Taxa de aprovação 0,81 0,84 0,74 0,52 0,70

* 6 MPs editadas em 2015 não tiveram sua tramitação concluída até o afastamento de Dilma em 12 de maio de 2016

Fonte: Presidência da República e Senado Federal

A análise dos dados acima mostra processo paulatino de perda de força do instrumento legislativo. Há uma piora mais acentuada da taxa de aprovação em 2013, até se chegar ao catastrófico ano de 2014, quando o Executivo conseguiu aprovar apenas quinze das 29 MPs editadas. É verdade que o acirrado ano eleitoral esvaziou boa parte do trabalho do Congresso em 2014, inviabilizando o andamento de medidas provisórias consensuais, como a que reajustava a tabela do Imposto de Renda (MP nº 644/2014). Ainda assim, não há como esconder o péssimo saldo para o governo.

Antes da instituição das comissões mistas, a taxa de edição de MPs foi de 2,42 por mês, passando para 2,26 após o funcionamento dos colegiados (desconsiderando as MPs orçamentárias). Já a taxa de aprovação, que era de 0,82 antes da decisão do STF, caiu para 0,72 após a decisão.

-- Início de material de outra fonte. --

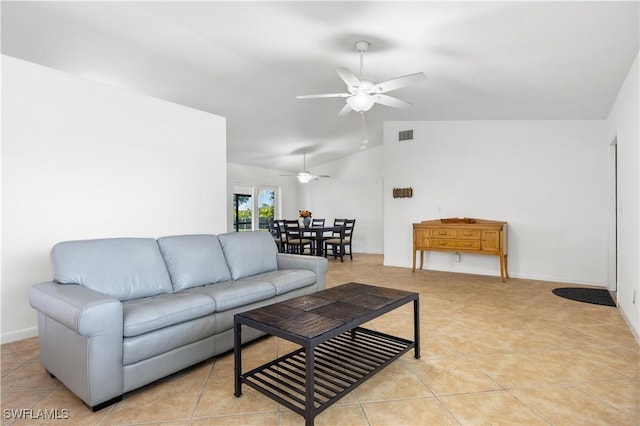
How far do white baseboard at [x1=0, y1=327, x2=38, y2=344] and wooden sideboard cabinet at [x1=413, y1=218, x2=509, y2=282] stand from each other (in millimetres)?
5077

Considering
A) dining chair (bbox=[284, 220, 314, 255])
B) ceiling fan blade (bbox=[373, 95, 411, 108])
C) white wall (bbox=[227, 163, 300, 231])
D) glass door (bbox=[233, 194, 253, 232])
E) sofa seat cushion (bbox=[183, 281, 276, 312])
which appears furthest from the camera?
glass door (bbox=[233, 194, 253, 232])

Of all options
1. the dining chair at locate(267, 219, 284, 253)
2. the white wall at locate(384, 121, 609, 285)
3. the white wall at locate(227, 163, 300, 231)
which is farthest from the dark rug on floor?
the white wall at locate(227, 163, 300, 231)

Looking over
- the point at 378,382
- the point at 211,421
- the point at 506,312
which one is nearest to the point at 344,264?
the point at 506,312

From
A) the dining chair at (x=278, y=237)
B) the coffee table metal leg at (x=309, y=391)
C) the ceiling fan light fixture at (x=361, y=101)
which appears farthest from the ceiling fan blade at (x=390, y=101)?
the dining chair at (x=278, y=237)

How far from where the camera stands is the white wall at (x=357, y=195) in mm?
8836

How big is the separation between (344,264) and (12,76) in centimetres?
559

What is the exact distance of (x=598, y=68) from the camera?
320 cm

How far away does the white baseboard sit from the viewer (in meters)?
2.89

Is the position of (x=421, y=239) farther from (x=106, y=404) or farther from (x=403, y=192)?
(x=106, y=404)

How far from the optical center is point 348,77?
2992 millimetres

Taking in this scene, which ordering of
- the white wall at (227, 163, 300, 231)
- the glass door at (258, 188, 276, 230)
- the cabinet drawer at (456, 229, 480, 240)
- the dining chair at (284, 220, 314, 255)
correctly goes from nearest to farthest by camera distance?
the cabinet drawer at (456, 229, 480, 240) < the dining chair at (284, 220, 314, 255) < the white wall at (227, 163, 300, 231) < the glass door at (258, 188, 276, 230)

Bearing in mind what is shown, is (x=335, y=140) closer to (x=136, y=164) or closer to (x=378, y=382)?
(x=136, y=164)

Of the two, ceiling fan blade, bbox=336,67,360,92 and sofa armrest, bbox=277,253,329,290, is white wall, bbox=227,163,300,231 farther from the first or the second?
ceiling fan blade, bbox=336,67,360,92

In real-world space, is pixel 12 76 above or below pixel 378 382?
above
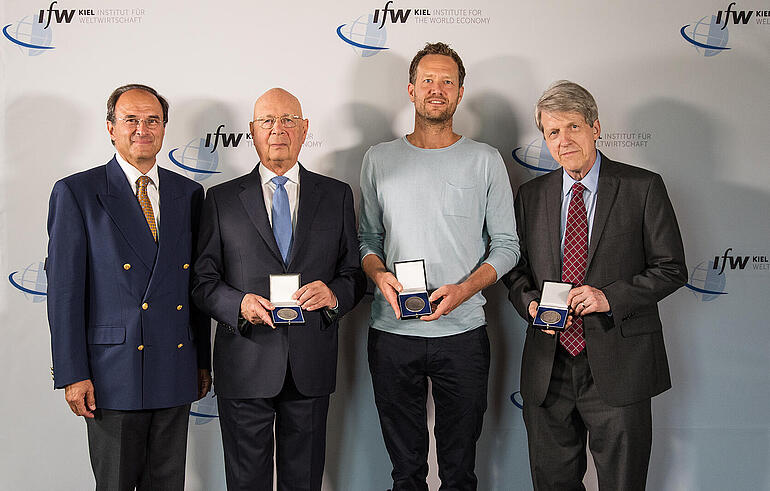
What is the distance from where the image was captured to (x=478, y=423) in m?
2.39

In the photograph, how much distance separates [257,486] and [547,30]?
2.24 meters

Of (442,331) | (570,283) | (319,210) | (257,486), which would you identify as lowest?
(257,486)

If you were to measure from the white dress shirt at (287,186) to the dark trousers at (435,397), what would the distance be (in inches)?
23.3

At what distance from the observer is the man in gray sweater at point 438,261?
2359 mm

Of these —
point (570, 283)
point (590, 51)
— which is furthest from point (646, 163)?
point (570, 283)

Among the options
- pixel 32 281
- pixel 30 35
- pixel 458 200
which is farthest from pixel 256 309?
pixel 30 35

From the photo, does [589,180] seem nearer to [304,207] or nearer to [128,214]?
[304,207]

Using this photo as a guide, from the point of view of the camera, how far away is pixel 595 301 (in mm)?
2104

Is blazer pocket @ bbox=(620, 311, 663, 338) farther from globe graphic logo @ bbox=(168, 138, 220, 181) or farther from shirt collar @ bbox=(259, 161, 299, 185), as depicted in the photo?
globe graphic logo @ bbox=(168, 138, 220, 181)

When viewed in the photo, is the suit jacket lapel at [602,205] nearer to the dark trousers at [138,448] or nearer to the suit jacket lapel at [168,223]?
the suit jacket lapel at [168,223]

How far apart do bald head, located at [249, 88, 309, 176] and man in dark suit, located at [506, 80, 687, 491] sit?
89 cm

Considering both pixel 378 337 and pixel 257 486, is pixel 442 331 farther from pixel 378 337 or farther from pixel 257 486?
pixel 257 486

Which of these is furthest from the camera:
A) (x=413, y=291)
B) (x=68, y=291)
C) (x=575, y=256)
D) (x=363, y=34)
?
(x=363, y=34)

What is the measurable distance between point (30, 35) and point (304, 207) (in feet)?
5.30
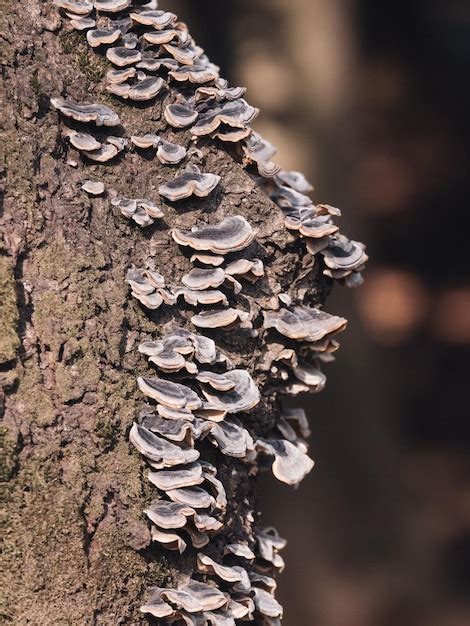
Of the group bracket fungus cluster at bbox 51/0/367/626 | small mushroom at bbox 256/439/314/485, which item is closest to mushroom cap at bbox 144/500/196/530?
bracket fungus cluster at bbox 51/0/367/626

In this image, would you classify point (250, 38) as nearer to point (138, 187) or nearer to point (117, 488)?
point (138, 187)

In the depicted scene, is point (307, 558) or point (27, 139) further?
point (307, 558)

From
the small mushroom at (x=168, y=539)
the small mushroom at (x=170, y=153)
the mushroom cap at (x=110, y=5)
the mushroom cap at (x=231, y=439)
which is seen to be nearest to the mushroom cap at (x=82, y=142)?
the small mushroom at (x=170, y=153)

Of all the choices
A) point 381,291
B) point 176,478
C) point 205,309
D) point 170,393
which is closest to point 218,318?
point 205,309

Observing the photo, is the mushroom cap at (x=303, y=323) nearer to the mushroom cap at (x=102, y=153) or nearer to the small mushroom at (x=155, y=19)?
the mushroom cap at (x=102, y=153)

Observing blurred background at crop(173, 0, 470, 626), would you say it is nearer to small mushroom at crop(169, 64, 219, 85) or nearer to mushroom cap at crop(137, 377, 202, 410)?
small mushroom at crop(169, 64, 219, 85)

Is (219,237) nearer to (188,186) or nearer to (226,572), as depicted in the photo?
(188,186)

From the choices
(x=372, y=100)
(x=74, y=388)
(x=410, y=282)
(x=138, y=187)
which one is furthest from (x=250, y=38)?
(x=74, y=388)
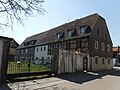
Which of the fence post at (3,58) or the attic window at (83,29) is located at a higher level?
the attic window at (83,29)

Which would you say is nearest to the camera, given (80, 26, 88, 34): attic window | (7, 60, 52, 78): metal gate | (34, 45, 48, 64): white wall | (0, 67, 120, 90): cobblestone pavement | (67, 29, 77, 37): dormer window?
(0, 67, 120, 90): cobblestone pavement

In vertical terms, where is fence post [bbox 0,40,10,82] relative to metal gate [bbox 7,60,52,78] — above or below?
above

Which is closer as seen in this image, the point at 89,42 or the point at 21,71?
the point at 21,71

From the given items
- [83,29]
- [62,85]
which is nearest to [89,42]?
[83,29]

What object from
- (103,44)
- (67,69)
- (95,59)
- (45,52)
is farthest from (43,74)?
(45,52)

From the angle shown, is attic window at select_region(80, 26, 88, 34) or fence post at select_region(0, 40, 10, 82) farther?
attic window at select_region(80, 26, 88, 34)

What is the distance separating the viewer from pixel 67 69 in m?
18.8

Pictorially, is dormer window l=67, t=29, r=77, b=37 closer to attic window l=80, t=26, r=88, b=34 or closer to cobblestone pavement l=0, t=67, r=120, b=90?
attic window l=80, t=26, r=88, b=34

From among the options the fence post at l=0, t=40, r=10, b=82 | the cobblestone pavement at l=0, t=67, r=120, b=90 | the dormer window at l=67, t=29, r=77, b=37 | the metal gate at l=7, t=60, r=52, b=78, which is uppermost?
the dormer window at l=67, t=29, r=77, b=37

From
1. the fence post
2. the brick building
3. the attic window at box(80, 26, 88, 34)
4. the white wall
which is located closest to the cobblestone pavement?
the fence post

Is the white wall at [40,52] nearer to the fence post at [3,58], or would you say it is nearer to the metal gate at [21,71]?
the metal gate at [21,71]

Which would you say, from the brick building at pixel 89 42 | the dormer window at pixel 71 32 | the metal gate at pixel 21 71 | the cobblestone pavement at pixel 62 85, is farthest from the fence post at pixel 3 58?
the dormer window at pixel 71 32

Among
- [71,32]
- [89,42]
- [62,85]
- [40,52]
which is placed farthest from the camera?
[40,52]

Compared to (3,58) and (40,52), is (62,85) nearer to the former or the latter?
(3,58)
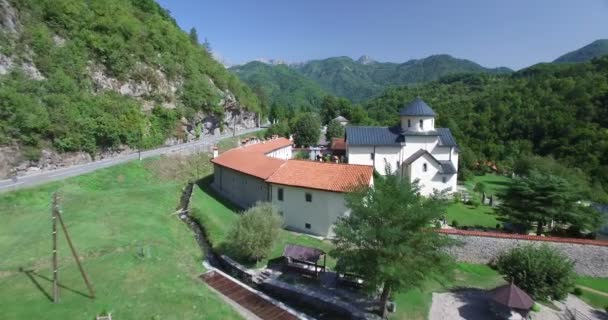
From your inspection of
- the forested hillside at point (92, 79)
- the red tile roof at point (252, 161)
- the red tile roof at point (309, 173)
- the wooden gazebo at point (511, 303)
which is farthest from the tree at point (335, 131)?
the wooden gazebo at point (511, 303)

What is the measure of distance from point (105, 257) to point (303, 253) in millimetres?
10082

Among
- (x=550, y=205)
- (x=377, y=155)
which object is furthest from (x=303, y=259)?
(x=377, y=155)

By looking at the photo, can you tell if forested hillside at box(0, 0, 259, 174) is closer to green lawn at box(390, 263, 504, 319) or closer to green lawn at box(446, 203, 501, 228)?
green lawn at box(390, 263, 504, 319)

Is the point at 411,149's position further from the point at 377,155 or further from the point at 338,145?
the point at 338,145

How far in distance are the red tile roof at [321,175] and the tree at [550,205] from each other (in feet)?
43.0

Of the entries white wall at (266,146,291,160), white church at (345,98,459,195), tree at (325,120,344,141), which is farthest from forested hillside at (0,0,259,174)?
white church at (345,98,459,195)

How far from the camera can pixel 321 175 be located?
25.5m

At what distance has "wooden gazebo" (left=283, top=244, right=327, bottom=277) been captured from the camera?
61.2 feet

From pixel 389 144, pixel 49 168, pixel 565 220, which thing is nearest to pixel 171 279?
pixel 49 168

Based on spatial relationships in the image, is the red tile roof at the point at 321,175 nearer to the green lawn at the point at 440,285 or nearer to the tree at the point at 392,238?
the tree at the point at 392,238

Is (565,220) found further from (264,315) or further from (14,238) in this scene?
(14,238)

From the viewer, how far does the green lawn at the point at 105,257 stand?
13281 millimetres

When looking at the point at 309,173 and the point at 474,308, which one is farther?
the point at 309,173

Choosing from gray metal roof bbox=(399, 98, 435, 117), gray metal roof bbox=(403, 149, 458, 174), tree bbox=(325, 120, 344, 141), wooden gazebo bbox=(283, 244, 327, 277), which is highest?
gray metal roof bbox=(399, 98, 435, 117)
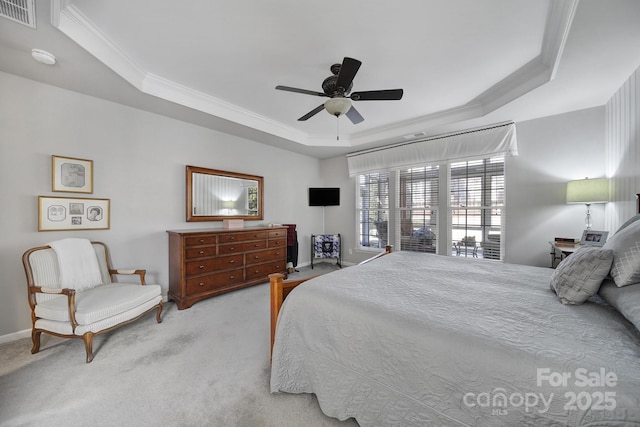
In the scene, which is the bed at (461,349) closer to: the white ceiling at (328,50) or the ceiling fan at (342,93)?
the ceiling fan at (342,93)

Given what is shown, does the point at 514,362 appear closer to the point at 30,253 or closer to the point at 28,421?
the point at 28,421

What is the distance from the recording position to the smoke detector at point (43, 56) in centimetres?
195

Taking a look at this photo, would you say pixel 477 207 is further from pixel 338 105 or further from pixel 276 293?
pixel 276 293

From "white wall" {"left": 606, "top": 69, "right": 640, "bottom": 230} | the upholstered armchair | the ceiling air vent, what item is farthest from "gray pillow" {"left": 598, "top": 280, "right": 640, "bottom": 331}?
the ceiling air vent

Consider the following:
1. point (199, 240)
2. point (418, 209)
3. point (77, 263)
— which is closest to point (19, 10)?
point (77, 263)

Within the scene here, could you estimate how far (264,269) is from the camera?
396 centimetres

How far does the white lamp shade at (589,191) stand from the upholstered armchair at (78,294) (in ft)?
16.2

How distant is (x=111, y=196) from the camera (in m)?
2.83

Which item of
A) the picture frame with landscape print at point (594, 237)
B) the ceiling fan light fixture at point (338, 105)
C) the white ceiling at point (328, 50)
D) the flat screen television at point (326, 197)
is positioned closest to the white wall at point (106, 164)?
the white ceiling at point (328, 50)

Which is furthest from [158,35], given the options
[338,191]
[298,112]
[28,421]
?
[338,191]

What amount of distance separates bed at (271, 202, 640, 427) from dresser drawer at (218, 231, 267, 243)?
1952 mm

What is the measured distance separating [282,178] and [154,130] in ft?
7.56

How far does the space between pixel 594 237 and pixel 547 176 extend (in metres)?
1.01

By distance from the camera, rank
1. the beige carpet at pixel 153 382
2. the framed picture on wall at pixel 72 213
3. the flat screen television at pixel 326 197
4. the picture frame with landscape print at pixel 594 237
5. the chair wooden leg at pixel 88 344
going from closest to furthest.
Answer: the beige carpet at pixel 153 382 < the chair wooden leg at pixel 88 344 < the framed picture on wall at pixel 72 213 < the picture frame with landscape print at pixel 594 237 < the flat screen television at pixel 326 197
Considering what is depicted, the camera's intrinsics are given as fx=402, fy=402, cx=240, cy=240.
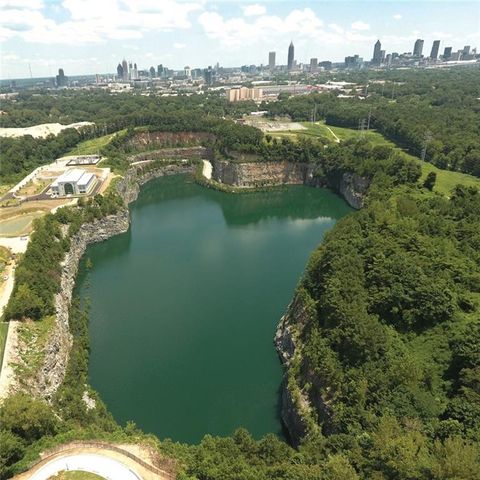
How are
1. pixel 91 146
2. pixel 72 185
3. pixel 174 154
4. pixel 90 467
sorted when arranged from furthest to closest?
1. pixel 91 146
2. pixel 174 154
3. pixel 72 185
4. pixel 90 467

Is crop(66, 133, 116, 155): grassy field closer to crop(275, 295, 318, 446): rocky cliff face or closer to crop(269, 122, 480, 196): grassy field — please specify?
crop(269, 122, 480, 196): grassy field

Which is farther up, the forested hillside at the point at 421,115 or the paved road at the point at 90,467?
the forested hillside at the point at 421,115

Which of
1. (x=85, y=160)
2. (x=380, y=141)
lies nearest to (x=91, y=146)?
(x=85, y=160)

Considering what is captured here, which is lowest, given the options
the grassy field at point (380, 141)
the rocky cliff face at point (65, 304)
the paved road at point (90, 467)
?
the rocky cliff face at point (65, 304)

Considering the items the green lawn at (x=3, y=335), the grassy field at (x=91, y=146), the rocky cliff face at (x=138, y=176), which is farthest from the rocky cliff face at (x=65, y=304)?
the grassy field at (x=91, y=146)

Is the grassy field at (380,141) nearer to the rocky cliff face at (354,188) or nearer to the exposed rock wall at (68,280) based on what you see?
the rocky cliff face at (354,188)

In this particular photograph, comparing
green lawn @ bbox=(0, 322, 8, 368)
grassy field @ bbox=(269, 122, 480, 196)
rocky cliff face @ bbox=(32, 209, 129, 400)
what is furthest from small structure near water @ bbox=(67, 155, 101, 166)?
green lawn @ bbox=(0, 322, 8, 368)

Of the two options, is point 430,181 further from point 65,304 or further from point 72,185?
point 72,185
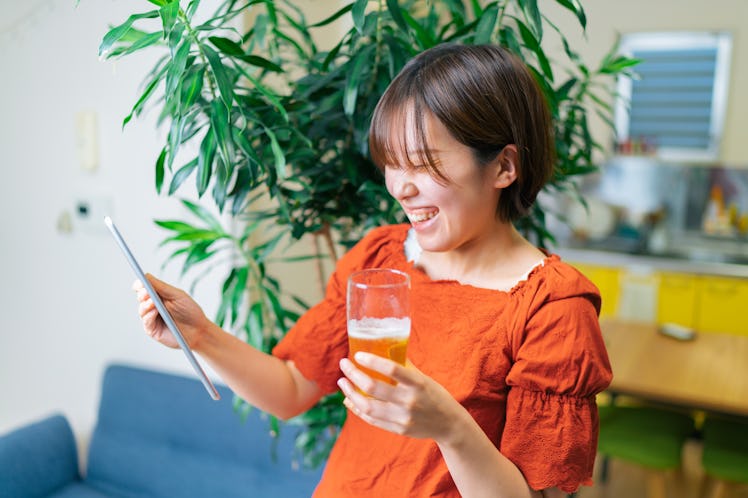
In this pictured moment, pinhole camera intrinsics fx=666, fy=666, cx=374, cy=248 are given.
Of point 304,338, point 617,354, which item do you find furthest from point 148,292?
point 617,354

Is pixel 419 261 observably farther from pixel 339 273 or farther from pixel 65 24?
pixel 65 24

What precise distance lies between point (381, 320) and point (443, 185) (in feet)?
0.78

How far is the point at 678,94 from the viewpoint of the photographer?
4.61 meters

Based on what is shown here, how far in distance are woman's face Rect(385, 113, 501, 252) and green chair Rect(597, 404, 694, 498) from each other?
192cm

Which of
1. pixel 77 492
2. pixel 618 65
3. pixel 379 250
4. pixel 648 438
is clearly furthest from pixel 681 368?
pixel 77 492

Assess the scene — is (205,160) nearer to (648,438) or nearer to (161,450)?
(161,450)

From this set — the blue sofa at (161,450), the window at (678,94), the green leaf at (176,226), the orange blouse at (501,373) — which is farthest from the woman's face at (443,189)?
the window at (678,94)

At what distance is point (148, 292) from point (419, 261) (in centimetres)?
45

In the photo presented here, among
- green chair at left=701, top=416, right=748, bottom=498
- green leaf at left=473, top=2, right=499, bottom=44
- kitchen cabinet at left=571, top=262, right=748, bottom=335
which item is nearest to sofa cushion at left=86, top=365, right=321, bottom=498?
green leaf at left=473, top=2, right=499, bottom=44

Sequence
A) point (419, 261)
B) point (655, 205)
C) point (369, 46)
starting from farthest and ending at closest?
1. point (655, 205)
2. point (369, 46)
3. point (419, 261)

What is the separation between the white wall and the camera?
1658 millimetres

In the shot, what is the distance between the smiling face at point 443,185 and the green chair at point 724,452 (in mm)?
2023

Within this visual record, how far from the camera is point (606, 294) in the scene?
430 cm

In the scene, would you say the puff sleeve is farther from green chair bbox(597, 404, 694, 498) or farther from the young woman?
green chair bbox(597, 404, 694, 498)
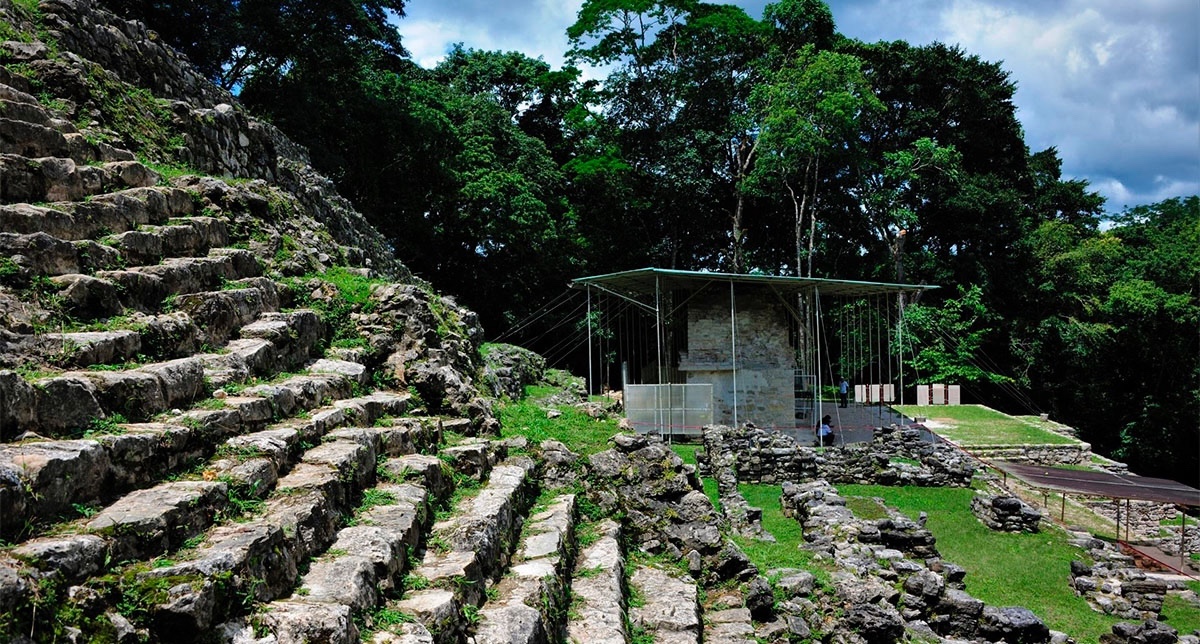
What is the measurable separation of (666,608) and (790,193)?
30268 mm

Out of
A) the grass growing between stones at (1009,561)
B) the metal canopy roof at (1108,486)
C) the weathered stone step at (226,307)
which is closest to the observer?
the weathered stone step at (226,307)

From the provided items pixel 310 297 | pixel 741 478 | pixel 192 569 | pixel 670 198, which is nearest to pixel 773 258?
pixel 670 198

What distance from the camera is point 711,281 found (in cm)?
2316

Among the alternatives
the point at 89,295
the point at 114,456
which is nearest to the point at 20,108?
the point at 89,295

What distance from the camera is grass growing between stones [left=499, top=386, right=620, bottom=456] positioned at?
1068 centimetres

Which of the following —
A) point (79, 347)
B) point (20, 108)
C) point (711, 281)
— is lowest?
point (79, 347)

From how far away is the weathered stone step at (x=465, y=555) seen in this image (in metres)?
4.82

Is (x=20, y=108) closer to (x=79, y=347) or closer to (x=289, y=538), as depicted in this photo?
(x=79, y=347)

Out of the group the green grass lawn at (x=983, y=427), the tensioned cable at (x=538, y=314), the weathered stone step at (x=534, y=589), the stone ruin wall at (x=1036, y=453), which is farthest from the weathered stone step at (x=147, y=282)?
the stone ruin wall at (x=1036, y=453)

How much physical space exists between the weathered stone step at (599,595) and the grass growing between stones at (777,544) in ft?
7.44

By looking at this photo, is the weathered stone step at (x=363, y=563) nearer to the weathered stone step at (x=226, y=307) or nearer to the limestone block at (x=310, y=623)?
the limestone block at (x=310, y=623)

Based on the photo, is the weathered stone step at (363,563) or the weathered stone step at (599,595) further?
the weathered stone step at (599,595)

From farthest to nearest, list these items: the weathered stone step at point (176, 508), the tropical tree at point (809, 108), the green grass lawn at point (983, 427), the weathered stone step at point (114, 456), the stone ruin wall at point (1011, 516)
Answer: the tropical tree at point (809, 108) < the green grass lawn at point (983, 427) < the stone ruin wall at point (1011, 516) < the weathered stone step at point (114, 456) < the weathered stone step at point (176, 508)

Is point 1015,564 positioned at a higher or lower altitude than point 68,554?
lower
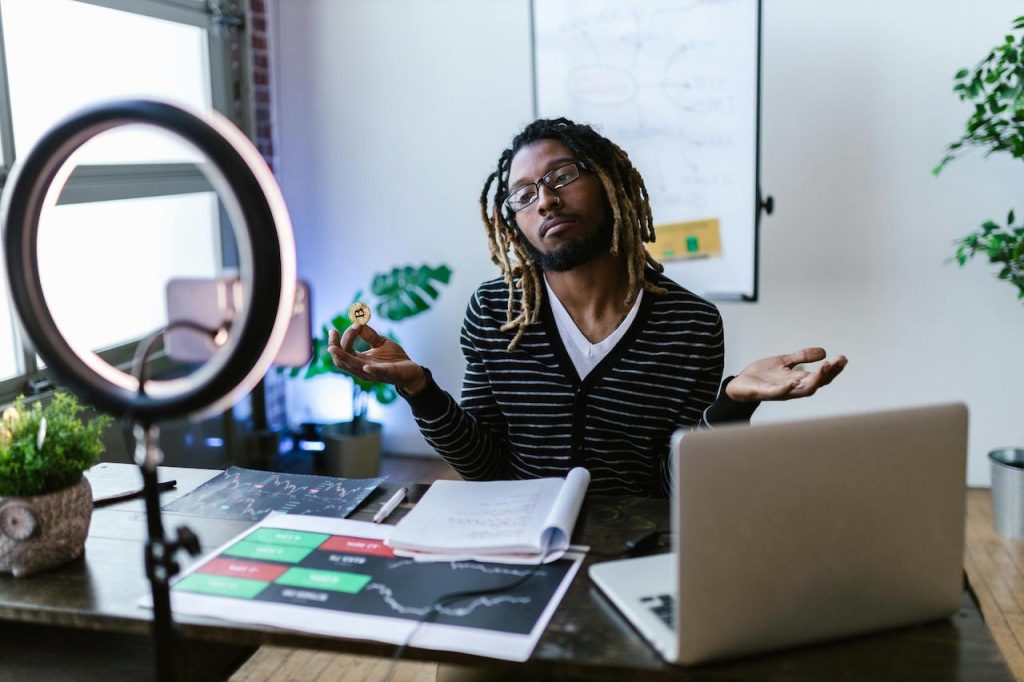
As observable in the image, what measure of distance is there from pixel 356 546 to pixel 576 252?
741 mm

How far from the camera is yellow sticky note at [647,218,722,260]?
3127mm

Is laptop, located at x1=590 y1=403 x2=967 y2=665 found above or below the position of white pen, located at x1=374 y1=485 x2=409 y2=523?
above

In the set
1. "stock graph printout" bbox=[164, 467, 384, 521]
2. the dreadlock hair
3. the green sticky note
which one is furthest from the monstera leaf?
the green sticky note

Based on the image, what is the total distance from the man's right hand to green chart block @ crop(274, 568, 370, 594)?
33cm

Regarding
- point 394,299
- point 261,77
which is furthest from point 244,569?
point 261,77

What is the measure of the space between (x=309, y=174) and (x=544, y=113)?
1068mm

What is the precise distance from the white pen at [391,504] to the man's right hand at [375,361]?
178 millimetres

As tabelas apresentadas permitem vislumbrar deficiência no gerenciamento da coalizão no governo Dilma; afinal, o número alto de medidas provisórias não convertidas em lei e a aparente mudança de estratégia legislativa em meados do mandato não são compatíveis com um governo majoritário. Por isso cabe fazer uma investigação do governo Dilma com enfoque nas medidas provisórias como instrumentos de governabilidade e gerenciamento da coalizão. O estudo de caso a ser aqui trabalhado poderá fornecer informações sobre a nova dinâmica decisória estabelecida após a decisão do STF em 2012, bem como sobre elementos institucionais que possam ter contribuído para a crise política do governo Dilma que resultou no impeachment.